START RECORDED DATA
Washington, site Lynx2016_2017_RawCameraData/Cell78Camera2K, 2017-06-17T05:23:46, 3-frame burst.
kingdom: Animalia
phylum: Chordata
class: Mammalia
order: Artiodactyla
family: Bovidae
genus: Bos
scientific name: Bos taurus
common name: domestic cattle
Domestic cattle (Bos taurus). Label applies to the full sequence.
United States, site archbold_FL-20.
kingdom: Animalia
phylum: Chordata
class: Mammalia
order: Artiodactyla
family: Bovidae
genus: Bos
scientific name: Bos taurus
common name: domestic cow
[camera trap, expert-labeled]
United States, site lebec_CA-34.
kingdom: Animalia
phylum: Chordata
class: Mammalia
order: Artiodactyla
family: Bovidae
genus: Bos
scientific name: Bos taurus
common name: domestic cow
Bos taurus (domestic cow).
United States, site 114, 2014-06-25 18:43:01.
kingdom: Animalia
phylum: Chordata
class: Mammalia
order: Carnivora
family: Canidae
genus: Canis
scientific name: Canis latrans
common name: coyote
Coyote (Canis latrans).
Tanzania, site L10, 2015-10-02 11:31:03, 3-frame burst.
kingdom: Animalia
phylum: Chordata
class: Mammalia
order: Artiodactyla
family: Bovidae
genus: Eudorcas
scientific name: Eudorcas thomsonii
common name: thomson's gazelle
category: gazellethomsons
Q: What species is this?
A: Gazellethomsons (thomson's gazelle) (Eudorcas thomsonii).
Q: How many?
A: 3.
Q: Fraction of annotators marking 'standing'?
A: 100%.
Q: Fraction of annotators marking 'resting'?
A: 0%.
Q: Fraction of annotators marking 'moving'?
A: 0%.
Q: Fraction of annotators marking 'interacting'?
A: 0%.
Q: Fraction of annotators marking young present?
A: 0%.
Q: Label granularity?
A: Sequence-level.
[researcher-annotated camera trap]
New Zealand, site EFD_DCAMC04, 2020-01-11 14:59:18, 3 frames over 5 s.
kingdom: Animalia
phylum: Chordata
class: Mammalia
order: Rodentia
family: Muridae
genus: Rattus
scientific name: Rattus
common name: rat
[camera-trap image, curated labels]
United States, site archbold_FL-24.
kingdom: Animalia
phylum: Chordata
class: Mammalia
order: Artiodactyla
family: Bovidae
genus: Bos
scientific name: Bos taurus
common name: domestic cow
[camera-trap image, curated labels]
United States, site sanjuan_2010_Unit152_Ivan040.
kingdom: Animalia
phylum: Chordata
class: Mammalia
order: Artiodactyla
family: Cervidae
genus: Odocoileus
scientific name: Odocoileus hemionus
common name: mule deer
END RECORDED DATA
From the data above, output only the lines between the line containing "Tanzania, site L10, 2015-10-02" and the line containing "Q: What species is this?", inclusive, exactly as written.

* _ANSWER SECTION_:
Tanzania, site L10, 2015-10-02 11:31:03, 3-frame burst.
kingdom: Animalia
phylum: Chordata
class: Mammalia
order: Artiodactyla
family: Bovidae
genus: Eudorcas
scientific name: Eudorcas thomsonii
common name: thomson's gazelle
category: gazellethomsons
Q: What species is this?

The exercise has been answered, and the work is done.